* _Supplied material_:
--

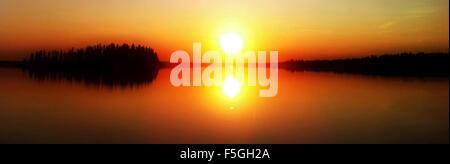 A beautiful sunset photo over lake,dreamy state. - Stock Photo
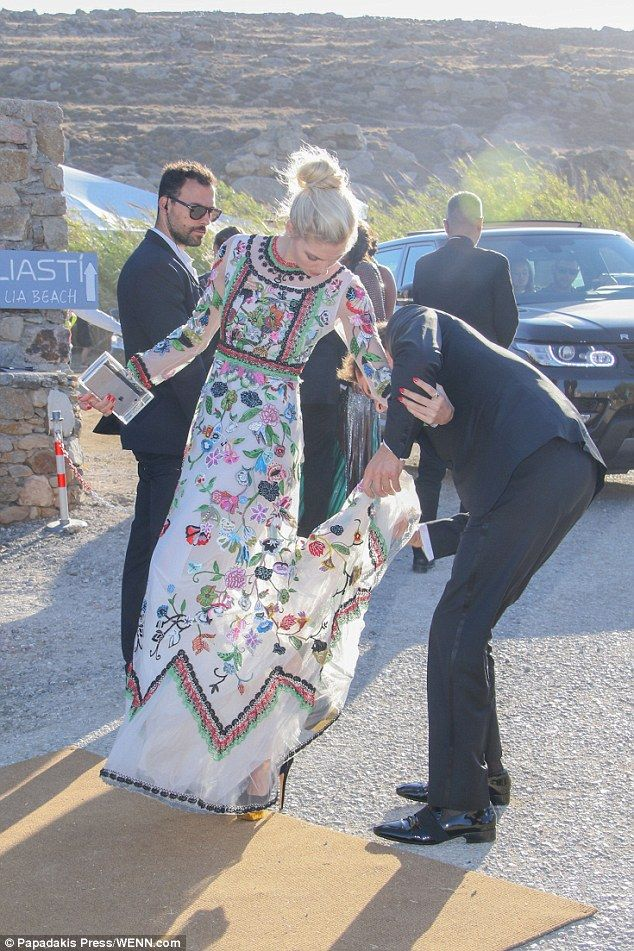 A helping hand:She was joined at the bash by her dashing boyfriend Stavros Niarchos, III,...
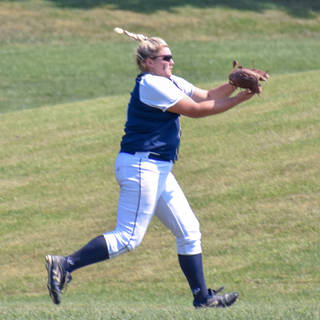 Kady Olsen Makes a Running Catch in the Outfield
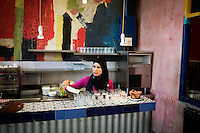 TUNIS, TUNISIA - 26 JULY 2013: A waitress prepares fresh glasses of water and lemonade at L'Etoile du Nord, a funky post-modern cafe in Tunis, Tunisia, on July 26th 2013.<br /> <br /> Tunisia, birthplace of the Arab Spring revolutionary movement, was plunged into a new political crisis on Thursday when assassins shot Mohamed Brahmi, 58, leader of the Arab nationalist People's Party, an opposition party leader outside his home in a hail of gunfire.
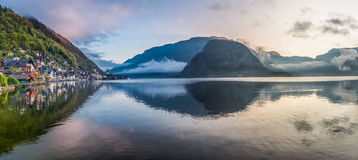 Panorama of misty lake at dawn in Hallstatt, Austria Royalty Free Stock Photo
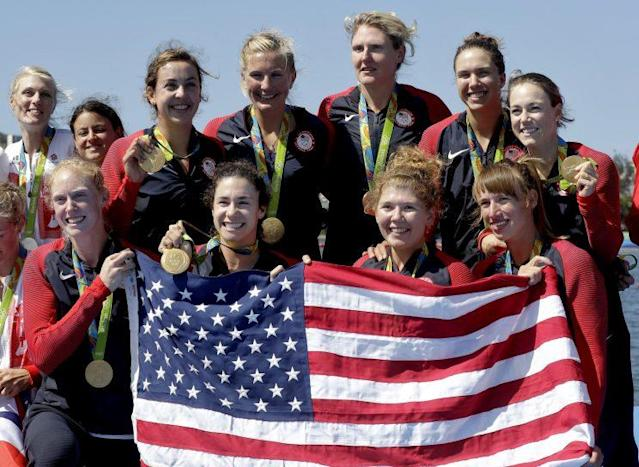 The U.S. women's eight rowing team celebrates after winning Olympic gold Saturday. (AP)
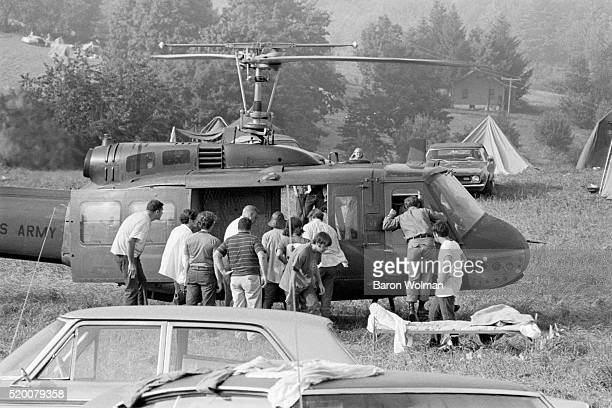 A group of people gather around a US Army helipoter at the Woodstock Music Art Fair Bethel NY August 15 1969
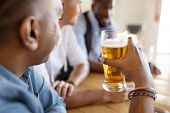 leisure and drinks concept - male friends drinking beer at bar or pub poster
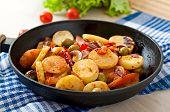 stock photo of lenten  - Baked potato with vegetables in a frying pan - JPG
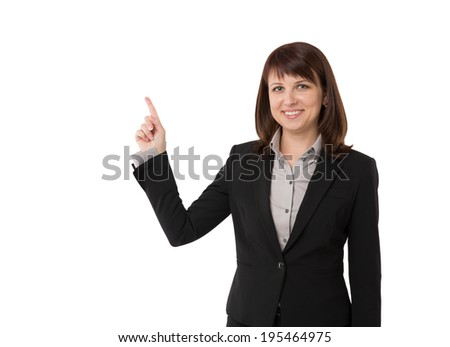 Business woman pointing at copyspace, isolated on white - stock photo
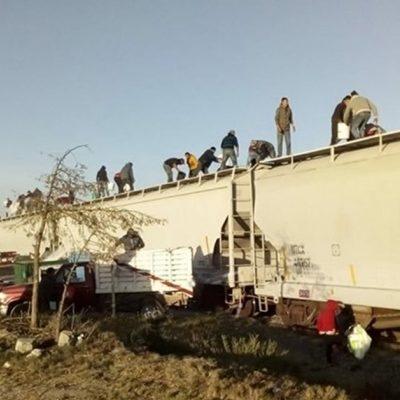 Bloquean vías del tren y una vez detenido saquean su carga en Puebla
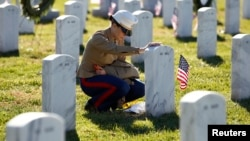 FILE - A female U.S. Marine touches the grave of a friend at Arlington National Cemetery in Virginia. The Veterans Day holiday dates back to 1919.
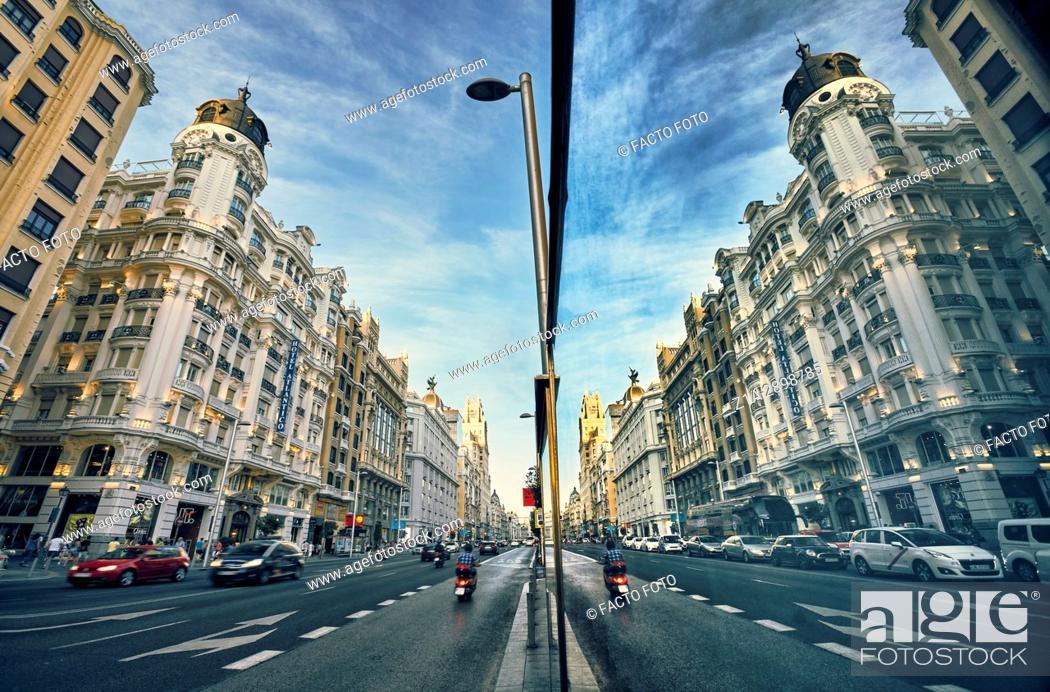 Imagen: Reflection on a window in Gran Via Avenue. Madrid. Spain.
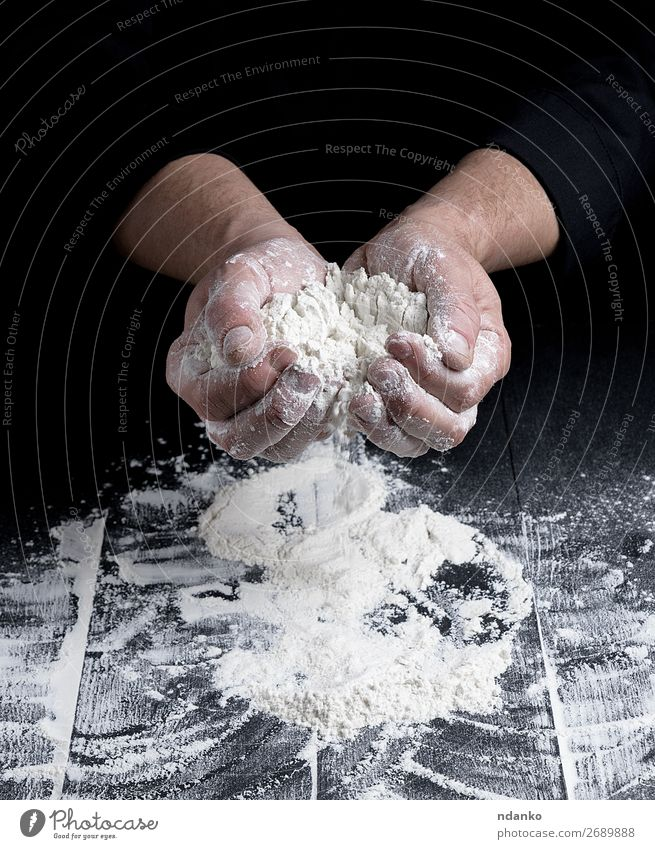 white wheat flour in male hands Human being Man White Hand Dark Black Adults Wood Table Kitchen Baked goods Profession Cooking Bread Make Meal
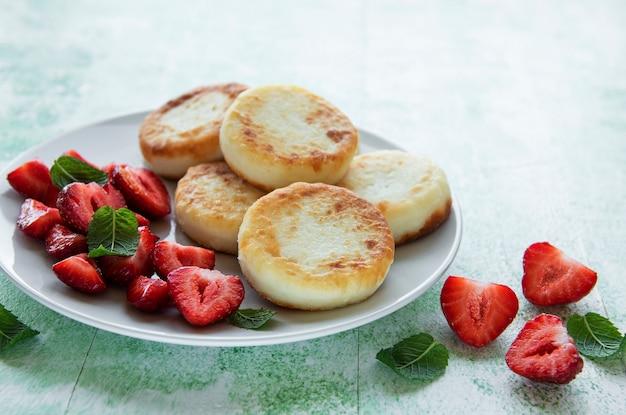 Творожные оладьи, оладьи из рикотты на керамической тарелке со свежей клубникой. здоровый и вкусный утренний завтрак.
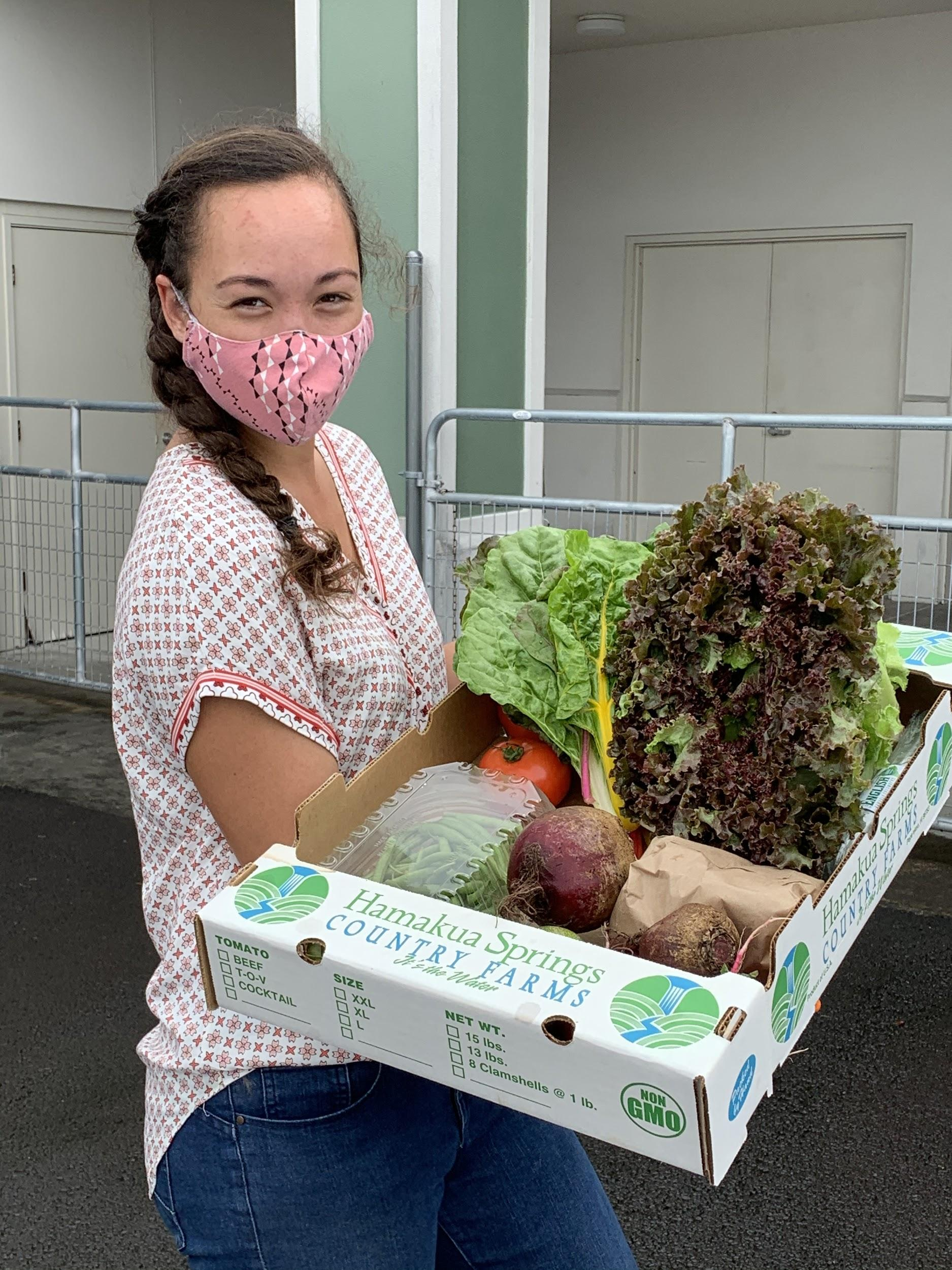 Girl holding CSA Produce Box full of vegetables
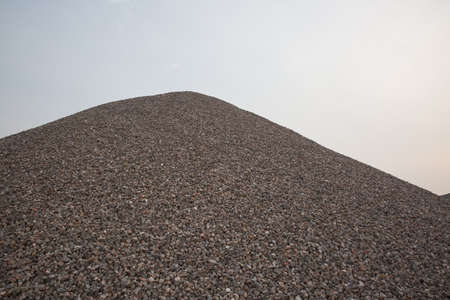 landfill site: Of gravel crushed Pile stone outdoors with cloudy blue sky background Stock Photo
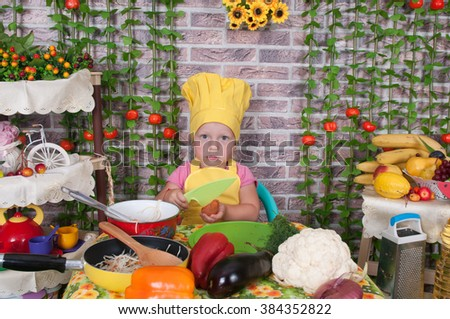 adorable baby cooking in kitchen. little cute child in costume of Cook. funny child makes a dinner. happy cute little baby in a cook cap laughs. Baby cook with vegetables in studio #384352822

--

What is needed is an exact copy of the entries above, with no images in it.

 A beautiful sunset photo over lake,dreamy state. - Stock Photo
 A helping hand:She was joined at the bash by her dashing boyfriend Stavros Niarchos, III,...
 Kady Olsen Makes a Running Catch in the Outfield
 TUNIS, TUNISIA - 26 JULY 2013: A waitress prepares fresh glasses of water and lemonade at L'Etoile du Nord, a funky post-modern cafe in Tunis, Tunisia, on July 26th 2013.<br /> <br /> Tunisia, birthplace of the Arab Spring revolutionary movement, was plunged into a new political crisis on Thursday when assassins shot Mohamed Brahmi, 58, leader of the Arab nationalist People's Party, an opposition party leader outside his home in a hail of gunfire.
 Panorama of misty lake at dawn in Hallstatt, Austria Royalty Free Stock Photo
 The U.S. women's eight rowing team celebrates after winning Olympic gold Saturday. (AP)
 A group of people gather around a US Army helipoter at the Woodstock Music Art Fair Bethel NY August 15 1969
 leisure and drinks concept - male friends drinking beer at bar or pub poster
 stock photo of lenten  - Baked potato with vegetables in a frying pan - JPG
 Business woman pointing at copyspace, isolated on white - stock photo
 Bloquean vías del tren y una vez detenido saquean su carga en Puebla
 FILE - A female U.S. Marine touches the grave of a friend at Arlington National Cemetery in Virginia. The Veterans Day holiday dates back to 1919.
 Imagen: Reflection on a window in Gran Via Avenue. Madrid. Spain.
 white wheat flour in male hands Human being Man White Hand Dark Black Adults Wood Table Kitchen Baked goods Profession Cooking Bread Make Meal
 Творожные оладьи, оладьи из рикотты на керамической тарелке со свежей клубникой. здоровый и вкусный утренний завтрак.
 Girl holding CSA Produce Box full of vegetables
 landfill site: Of gravel crushed Pile stone outdoors with cloudy blue sky background Stock Photo
 adorable baby cooking in kitchen. little cute child in costume of Cook. funny child makes a dinner. happy cute little baby in a cook cap laughs. Baby cook with vegetables in studio #384352822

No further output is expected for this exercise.